Is Now the Time to Abandon Bonds?
While bonds are usually considered the safer investment alternative to stocks, one analyst believes that bonds could lose as much as 40% in value, and that retirees are the most at risk.
Bonds have been quite popular since the 2008 recession, as investors looked into the more traditionally safe market to avoid the deepest pitfalls of the economic downturn. With U.S. President-elect Donald Trump seen as a boon to the stock market, investors have begun aggressively reinvesting from the bond market into stocks.
This is evidenced by the immediate shift in the market following the election. One trillion dollars left the global bond market just two days after President-elect Trump’s victory.

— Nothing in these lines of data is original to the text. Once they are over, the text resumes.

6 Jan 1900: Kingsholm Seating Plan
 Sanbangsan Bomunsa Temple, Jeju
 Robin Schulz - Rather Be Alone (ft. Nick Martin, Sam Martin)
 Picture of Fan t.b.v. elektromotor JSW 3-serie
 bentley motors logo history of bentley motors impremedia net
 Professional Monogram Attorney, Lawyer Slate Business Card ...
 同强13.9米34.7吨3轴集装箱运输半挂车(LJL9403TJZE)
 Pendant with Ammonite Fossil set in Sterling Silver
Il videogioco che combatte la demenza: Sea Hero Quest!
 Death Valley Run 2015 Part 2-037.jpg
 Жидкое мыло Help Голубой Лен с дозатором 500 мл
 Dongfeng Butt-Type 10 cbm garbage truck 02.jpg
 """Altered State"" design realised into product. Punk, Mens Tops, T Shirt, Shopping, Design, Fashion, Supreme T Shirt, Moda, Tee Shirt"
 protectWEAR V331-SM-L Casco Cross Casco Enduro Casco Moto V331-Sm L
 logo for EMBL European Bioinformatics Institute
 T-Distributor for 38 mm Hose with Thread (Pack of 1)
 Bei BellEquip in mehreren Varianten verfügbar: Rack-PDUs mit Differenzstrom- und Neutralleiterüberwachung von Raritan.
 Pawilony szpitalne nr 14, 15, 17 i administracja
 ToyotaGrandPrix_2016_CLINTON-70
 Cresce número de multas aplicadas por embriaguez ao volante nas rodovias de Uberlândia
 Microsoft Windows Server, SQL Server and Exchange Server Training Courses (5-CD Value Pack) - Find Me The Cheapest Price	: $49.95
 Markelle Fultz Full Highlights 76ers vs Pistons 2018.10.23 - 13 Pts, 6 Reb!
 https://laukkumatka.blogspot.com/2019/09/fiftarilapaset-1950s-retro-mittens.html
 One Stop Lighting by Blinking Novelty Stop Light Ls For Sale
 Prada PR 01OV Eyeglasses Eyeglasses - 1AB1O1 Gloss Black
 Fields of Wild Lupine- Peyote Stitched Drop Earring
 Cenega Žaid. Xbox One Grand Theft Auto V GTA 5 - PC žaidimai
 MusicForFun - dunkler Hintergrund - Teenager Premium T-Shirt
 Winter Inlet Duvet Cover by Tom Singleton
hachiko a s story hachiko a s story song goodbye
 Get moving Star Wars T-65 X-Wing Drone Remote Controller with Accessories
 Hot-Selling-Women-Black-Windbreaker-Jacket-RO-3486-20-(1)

If this trend continues then many investors could suffer losses not seen since the Great Recession, only this time in “safe” bonds, according to Ric Edelman, executive chairman of Edelman Financial Services, LLC. (Source: “Opinion: Investors may lose 40% in ‘safe’ bonds — and retirees are most vulnerable,” MarketWatch, November 18, 2016.)
The reasoning behind this grim prediction is the inverse relationship between interest rates and bond prices. As interest rates fall, the bonds usually rise in price, and the opposite is true as well.
With interest rates expected to rise in the near future, this could create a perfect storm for investors who had put a lot of money into high-yield, long-term bonds. (Source: “Fed Says Case for Rate Hike Strengthened,” Trading Economics, November 23, 2016.)
“You could see 20%, 30%, 40% losses in the bond market over the next several years,” said Edelman. “and the people who are most exposed to it are retirees trying to live on their income. The people who are the least able to handle it financially are the ones most likely to suffer.” (Source: MarketWatch, November 18, 2016, op cit.)
Despite the promise of higher yearly payouts, Edelman ultimately warns against investment in these long maturity bonds, especially with all signs pointing toward interest rate hikes looming on the horizon. He also believes that emerging-market corporate debt is to be avoided.
While this is not guaranteeing the death of bond value, it’s certainly worth considering alternatives to a potentially shaky market going forward. Whether the stock market is the way to go, however, remains to be seen.